Framework 1: Situational Leadership for new managers
Key idea
Lead the person, not your default style.
5 frameworks every new manager should know
The core idea
Situational Leadership is a useful reminder that people need different kinds of support depending on their skill level, confidence, and context.
A new manager usually misses in one of two directions. They either over-manage capable people or under-support people who still need structure. This framework corrects both mistakes by forcing you to pay attention to the individual instead of clinging to one preferred style. Leadership gets better when curiosity beats habit.
How to use it in a 1:1
- Ask what the person is confident doing alone right now.
- Ask where they want more direction, coaching, or air cover.
- Adjust your style by topic, not by job title.
- Keep checking as the person grows, because the right level of support should change with them.
What it changes
The point is not to label a person forever. The point is to notice where they need direct instruction, where they need coaching, where they need autonomy, and where they need encouragement.

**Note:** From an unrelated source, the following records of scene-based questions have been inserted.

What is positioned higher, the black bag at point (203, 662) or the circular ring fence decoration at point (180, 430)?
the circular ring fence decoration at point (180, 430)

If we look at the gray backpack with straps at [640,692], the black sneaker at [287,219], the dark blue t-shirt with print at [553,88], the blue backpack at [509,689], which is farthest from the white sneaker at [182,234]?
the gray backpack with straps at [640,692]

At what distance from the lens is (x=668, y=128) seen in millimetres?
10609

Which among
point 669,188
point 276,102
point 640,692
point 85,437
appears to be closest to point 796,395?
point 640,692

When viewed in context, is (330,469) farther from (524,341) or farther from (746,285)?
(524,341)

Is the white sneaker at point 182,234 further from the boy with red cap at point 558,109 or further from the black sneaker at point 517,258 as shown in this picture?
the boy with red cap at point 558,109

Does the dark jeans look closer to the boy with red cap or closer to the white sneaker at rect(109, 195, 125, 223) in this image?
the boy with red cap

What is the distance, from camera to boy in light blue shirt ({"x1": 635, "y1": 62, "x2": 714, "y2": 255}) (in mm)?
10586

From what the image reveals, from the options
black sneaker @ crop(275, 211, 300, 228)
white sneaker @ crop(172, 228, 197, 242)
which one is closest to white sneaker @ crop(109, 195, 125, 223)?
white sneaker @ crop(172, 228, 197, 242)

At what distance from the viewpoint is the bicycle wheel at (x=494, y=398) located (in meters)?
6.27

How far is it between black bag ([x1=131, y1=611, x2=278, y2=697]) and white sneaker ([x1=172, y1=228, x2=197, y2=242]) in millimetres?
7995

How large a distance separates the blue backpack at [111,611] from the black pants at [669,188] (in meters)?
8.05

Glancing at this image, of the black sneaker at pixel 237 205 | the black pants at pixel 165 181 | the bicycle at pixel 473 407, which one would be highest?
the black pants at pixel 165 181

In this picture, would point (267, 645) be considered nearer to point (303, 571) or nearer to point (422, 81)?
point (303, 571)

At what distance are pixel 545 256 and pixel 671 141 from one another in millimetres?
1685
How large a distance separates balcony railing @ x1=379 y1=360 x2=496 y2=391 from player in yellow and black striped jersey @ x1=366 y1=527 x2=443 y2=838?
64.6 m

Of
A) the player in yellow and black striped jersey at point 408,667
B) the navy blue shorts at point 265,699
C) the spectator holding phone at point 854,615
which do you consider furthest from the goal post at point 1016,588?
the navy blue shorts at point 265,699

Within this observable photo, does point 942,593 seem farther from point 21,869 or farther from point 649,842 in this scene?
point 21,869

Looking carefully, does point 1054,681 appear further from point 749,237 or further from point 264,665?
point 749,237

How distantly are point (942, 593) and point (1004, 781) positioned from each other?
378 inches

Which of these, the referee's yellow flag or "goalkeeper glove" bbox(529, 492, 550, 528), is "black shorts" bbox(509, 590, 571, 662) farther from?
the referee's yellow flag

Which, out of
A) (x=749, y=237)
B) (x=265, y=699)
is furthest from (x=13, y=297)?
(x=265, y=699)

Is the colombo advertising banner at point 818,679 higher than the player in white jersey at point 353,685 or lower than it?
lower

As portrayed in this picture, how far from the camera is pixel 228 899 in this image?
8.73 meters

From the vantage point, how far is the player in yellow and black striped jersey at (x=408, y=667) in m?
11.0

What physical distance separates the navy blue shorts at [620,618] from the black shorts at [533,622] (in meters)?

That makes the 1:1 more useful because the conversation starts matching the person. Good managers customise their approach. They do not confuse consistency with sameness. That matters even more when a team is dealing with change, because different people will need different kinds of support to work through the same moment well.
Common mistake
New managers often assume fairness means treating everyone the same. In practice, fairness usually means giving people what they need to do good work and grow.